## WORK TO COMPLETE
Every line with "burst" in it must be copied from the data.

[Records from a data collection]
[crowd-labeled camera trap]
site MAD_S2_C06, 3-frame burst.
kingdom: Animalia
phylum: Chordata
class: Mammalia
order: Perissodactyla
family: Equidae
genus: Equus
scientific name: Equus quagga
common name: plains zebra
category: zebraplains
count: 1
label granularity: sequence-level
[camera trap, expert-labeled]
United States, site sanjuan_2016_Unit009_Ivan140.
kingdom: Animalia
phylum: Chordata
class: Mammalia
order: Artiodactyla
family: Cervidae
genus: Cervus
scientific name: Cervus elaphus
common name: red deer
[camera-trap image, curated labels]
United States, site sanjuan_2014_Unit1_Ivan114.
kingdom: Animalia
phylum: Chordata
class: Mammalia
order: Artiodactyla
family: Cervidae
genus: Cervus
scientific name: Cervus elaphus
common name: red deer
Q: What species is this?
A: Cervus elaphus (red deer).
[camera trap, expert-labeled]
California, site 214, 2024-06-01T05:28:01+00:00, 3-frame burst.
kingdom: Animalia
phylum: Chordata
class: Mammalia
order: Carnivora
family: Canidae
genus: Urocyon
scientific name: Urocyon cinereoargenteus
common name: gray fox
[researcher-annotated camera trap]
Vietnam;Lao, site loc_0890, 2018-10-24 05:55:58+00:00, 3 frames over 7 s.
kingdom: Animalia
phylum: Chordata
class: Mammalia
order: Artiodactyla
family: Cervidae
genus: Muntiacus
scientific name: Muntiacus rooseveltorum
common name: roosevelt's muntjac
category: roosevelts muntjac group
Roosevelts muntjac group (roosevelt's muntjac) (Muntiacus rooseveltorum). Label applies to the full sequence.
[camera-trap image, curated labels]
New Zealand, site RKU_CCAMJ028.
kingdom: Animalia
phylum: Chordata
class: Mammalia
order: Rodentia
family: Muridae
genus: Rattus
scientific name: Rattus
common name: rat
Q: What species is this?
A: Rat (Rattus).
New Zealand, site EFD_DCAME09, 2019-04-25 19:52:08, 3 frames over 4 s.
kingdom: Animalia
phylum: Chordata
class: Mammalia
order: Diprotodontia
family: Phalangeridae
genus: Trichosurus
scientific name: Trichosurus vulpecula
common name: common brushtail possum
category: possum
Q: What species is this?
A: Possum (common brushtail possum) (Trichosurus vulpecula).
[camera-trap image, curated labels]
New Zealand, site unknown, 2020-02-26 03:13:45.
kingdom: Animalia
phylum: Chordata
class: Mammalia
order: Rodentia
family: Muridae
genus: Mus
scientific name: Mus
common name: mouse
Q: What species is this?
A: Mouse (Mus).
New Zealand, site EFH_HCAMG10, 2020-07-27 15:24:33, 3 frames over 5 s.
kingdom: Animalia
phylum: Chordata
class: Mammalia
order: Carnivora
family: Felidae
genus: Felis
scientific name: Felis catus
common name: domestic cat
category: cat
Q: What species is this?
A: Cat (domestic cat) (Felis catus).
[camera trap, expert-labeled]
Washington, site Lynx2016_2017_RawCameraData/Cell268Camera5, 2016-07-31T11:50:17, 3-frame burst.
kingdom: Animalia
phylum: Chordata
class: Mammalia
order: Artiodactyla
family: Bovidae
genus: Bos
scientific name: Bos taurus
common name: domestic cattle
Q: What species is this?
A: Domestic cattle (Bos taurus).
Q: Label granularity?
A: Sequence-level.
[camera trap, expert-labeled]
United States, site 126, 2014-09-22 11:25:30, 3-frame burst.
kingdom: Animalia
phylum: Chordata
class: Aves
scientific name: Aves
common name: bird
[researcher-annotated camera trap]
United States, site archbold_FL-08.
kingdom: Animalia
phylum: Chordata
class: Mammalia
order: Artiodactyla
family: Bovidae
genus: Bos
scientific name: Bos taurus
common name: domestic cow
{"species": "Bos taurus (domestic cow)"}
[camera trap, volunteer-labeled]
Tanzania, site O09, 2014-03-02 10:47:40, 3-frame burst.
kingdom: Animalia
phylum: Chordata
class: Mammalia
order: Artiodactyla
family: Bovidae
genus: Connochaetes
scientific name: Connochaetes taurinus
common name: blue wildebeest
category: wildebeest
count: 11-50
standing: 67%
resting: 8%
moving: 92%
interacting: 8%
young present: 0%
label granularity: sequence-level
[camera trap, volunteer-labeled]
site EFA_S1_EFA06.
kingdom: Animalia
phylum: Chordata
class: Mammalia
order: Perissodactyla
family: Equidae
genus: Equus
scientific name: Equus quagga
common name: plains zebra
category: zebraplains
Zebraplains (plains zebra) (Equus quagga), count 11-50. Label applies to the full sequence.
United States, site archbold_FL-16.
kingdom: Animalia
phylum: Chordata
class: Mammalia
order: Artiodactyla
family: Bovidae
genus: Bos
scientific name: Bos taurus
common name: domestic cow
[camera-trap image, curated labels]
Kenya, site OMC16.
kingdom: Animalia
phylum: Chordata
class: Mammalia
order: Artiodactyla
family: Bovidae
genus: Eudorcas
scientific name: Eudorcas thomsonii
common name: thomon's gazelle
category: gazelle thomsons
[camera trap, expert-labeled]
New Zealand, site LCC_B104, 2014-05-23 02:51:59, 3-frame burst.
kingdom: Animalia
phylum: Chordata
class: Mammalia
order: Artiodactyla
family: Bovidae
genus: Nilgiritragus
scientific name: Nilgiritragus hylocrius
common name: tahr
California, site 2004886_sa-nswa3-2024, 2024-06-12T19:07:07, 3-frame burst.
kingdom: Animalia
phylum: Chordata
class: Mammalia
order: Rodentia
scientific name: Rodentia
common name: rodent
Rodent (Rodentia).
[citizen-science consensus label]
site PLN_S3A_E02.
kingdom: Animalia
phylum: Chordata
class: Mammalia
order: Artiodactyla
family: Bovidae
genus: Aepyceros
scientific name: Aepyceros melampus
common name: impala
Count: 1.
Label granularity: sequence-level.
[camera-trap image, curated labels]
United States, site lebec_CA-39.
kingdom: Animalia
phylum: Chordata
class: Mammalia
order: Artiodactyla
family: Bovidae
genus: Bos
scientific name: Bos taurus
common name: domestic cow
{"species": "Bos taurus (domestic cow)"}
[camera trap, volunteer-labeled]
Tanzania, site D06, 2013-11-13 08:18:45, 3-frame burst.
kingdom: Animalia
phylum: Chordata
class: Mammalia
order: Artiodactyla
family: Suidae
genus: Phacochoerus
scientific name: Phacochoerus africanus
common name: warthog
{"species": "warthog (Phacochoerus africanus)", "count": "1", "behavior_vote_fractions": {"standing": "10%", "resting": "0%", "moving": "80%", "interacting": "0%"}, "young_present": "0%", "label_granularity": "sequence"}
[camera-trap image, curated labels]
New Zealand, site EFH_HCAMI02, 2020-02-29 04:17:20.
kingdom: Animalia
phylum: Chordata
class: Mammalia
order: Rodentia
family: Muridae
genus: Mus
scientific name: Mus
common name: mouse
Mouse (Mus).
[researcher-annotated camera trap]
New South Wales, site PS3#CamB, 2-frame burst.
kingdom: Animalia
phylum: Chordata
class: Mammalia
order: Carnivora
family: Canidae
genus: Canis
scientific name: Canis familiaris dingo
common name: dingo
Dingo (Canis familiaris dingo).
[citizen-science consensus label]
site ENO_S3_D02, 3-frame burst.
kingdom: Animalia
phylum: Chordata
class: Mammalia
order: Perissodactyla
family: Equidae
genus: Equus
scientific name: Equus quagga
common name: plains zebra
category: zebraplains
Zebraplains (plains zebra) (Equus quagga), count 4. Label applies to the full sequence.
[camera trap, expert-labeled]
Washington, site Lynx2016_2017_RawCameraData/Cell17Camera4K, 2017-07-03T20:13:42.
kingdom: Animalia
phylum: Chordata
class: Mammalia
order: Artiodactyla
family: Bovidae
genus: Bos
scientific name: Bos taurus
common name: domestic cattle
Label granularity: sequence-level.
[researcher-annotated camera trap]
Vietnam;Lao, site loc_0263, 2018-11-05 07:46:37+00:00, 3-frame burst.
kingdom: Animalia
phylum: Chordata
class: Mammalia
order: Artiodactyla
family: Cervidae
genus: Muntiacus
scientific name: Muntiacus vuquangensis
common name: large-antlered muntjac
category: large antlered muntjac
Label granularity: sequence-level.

## TASK SOLUTION
site MAD_S2_C06, 3-frame burst.
California, site 214, 2024-06-01T05:28:01+00:00, 3-frame burst.
Washington, site Lynx2016_2017_RawCameraData/Cell268Camera5, 2016-07-31T11:50:17, 3-frame burst.
United States, site 126, 2014-09-22 11:25:30, 3-frame burst.
Tanzania, site O09, 2014-03-02 10:47:40, 3-frame burst.
New Zealand, site LCC_B104, 2014-05-23 02:51:59, 3-frame burst.
California, site 2004886_sa-nswa3-2024, 2024-06-12T19:07:07, 3-frame burst.
Tanzania, site D06, 2013-11-13 08:18:45, 3-frame burst.
New South Wales, site PS3#CamB, 2-frame burst.
site ENO_S3_D02, 3-frame burst.
Vietnam;Lao, site loc_0263, 2018-11-05 07:46:37+00:00, 3-frame burst.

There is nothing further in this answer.